## GIVEN INFORMATION
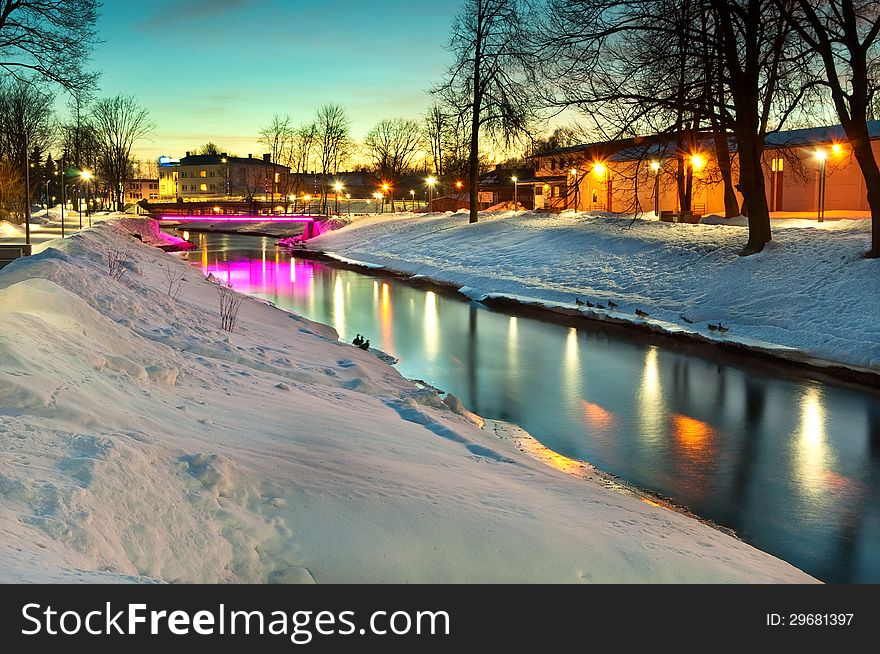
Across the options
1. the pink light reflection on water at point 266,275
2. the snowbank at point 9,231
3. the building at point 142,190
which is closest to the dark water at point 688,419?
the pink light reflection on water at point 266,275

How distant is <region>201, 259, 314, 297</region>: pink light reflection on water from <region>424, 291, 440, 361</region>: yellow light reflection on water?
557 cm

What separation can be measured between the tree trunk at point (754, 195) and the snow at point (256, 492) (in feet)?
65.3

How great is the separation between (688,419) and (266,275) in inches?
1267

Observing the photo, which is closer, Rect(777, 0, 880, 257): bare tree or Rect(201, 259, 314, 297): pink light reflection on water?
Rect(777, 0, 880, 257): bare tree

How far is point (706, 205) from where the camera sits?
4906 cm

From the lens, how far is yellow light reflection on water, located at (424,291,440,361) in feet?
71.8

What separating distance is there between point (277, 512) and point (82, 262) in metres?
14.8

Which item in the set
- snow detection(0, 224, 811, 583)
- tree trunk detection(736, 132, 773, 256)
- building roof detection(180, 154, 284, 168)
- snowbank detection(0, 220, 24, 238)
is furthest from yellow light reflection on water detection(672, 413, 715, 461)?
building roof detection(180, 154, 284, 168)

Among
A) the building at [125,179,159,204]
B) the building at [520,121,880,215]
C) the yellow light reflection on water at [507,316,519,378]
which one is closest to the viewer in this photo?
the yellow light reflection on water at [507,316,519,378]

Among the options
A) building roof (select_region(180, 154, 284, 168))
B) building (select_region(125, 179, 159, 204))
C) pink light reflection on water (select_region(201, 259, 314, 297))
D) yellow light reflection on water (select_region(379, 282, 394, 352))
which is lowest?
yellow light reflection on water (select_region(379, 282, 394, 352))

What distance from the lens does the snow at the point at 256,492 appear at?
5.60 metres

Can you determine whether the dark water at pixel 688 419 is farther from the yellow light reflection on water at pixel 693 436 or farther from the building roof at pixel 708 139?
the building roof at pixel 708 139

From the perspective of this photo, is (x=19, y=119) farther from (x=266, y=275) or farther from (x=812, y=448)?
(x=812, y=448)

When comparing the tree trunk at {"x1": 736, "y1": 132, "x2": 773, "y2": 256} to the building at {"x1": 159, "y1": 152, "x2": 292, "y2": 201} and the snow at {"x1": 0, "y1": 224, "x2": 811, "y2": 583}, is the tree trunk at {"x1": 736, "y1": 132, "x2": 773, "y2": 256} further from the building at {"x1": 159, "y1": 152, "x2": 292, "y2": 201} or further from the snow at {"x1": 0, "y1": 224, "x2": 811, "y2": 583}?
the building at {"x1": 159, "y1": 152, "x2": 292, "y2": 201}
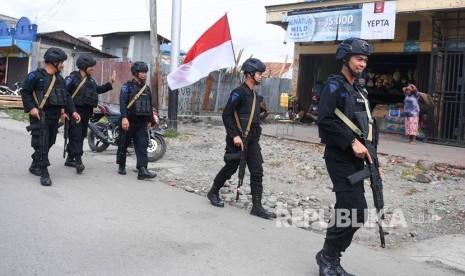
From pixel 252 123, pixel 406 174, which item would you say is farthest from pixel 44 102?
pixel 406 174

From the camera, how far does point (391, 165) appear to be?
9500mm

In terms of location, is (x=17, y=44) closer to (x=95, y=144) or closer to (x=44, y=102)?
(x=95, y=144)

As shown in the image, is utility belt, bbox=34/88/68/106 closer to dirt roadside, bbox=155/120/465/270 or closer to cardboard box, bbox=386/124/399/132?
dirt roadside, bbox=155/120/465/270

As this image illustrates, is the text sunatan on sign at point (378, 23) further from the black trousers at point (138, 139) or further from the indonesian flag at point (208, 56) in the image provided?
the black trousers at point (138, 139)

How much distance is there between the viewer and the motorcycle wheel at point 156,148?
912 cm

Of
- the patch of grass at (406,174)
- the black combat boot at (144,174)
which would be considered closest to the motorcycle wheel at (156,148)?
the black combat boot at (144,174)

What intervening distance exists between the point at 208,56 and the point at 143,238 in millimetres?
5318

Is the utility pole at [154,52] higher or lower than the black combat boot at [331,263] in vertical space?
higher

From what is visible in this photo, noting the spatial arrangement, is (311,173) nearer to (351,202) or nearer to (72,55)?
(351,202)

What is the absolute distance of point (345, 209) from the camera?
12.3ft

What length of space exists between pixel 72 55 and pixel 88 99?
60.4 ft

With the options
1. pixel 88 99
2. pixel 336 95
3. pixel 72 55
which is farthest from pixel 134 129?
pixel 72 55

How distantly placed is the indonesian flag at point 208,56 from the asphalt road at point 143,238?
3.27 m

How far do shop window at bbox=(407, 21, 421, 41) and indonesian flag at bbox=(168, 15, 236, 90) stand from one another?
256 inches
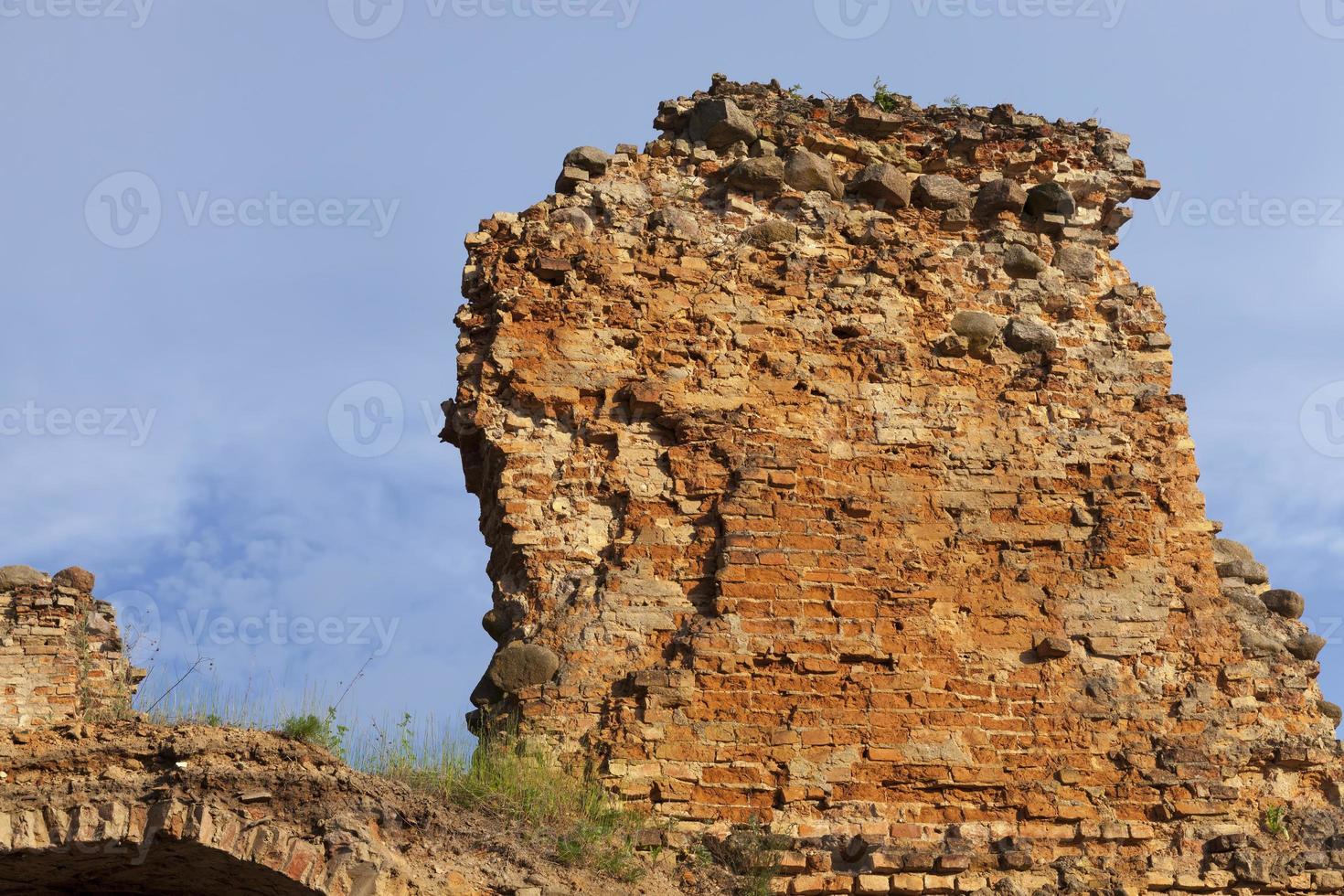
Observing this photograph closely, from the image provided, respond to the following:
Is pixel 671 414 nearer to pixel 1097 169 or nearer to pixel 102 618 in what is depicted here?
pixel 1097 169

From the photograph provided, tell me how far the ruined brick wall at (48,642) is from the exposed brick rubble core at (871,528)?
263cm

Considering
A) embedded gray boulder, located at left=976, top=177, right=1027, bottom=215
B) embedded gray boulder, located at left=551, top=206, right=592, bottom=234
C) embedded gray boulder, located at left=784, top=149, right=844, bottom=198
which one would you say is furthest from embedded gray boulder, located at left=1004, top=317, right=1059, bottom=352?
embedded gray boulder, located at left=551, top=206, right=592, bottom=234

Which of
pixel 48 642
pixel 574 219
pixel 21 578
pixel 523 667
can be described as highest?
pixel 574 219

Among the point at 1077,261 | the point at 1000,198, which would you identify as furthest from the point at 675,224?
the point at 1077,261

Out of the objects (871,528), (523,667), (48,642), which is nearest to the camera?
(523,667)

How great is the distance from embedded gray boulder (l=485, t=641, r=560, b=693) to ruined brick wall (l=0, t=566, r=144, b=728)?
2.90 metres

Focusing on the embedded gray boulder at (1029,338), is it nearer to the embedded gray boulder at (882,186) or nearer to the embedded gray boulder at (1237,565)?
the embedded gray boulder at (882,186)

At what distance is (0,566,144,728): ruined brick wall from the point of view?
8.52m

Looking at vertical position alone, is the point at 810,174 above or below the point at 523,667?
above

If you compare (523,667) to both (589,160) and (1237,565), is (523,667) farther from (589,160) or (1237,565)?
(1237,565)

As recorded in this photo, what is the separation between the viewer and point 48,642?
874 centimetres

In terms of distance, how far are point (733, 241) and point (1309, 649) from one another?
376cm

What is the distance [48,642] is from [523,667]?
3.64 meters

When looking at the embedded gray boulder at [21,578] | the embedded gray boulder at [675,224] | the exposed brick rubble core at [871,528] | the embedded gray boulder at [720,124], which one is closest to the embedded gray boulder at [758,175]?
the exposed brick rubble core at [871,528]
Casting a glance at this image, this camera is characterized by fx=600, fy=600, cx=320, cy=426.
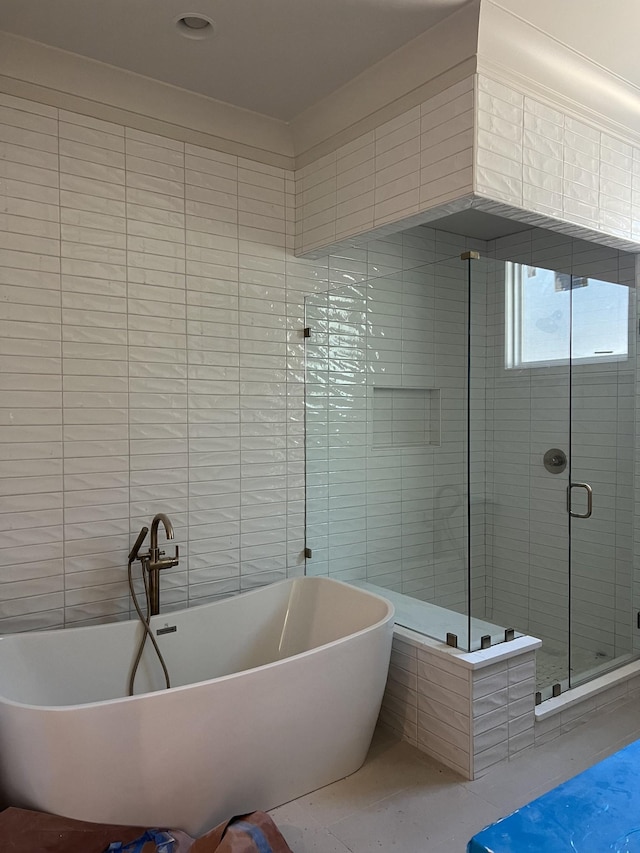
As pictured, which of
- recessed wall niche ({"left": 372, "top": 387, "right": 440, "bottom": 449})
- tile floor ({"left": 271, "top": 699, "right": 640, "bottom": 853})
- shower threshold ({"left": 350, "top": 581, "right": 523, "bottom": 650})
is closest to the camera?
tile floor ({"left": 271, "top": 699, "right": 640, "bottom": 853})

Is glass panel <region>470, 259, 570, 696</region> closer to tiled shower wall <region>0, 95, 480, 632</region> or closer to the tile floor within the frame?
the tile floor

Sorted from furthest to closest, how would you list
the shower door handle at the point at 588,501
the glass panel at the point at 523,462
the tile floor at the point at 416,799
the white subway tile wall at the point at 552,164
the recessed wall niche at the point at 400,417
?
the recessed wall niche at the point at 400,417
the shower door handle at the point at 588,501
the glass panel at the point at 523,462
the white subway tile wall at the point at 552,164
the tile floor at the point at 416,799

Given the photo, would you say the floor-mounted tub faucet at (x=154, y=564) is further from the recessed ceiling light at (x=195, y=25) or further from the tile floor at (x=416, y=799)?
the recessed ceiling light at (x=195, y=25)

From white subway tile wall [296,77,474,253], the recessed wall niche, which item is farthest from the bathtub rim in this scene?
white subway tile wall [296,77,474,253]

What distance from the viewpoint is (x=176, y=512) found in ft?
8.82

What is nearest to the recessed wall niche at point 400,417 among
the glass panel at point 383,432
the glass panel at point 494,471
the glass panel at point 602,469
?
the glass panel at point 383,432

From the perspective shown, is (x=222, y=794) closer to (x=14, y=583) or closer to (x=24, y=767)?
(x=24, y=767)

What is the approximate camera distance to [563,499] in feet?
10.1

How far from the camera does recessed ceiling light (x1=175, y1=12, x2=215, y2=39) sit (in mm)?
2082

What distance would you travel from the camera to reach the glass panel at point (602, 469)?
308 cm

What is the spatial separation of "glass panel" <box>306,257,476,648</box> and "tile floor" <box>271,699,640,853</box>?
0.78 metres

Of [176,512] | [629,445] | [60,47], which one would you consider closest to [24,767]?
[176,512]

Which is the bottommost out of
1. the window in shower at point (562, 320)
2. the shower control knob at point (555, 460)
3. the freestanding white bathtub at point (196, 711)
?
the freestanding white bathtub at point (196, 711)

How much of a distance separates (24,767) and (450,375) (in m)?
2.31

## DIRECTIONS
Starting at the line with "What is the spatial", copy every line up to and including the last one in the entries above.

## EXERCISE ANSWER
What is the spatial separation of "glass panel" <box>306,257,476,648</box> and "tile floor" <box>271,699,640,853</box>?
0.78 metres

Of [176,512] | [629,445] | [60,47], which one would you consider closest to [24,767]?
[176,512]

Which is the bottommost out of
1. the window in shower at point (562, 320)
2. the shower control knob at point (555, 460)
3. the freestanding white bathtub at point (196, 711)
?
the freestanding white bathtub at point (196, 711)

How much of a distance separates (24,767) and (450,375) (in m)?
2.31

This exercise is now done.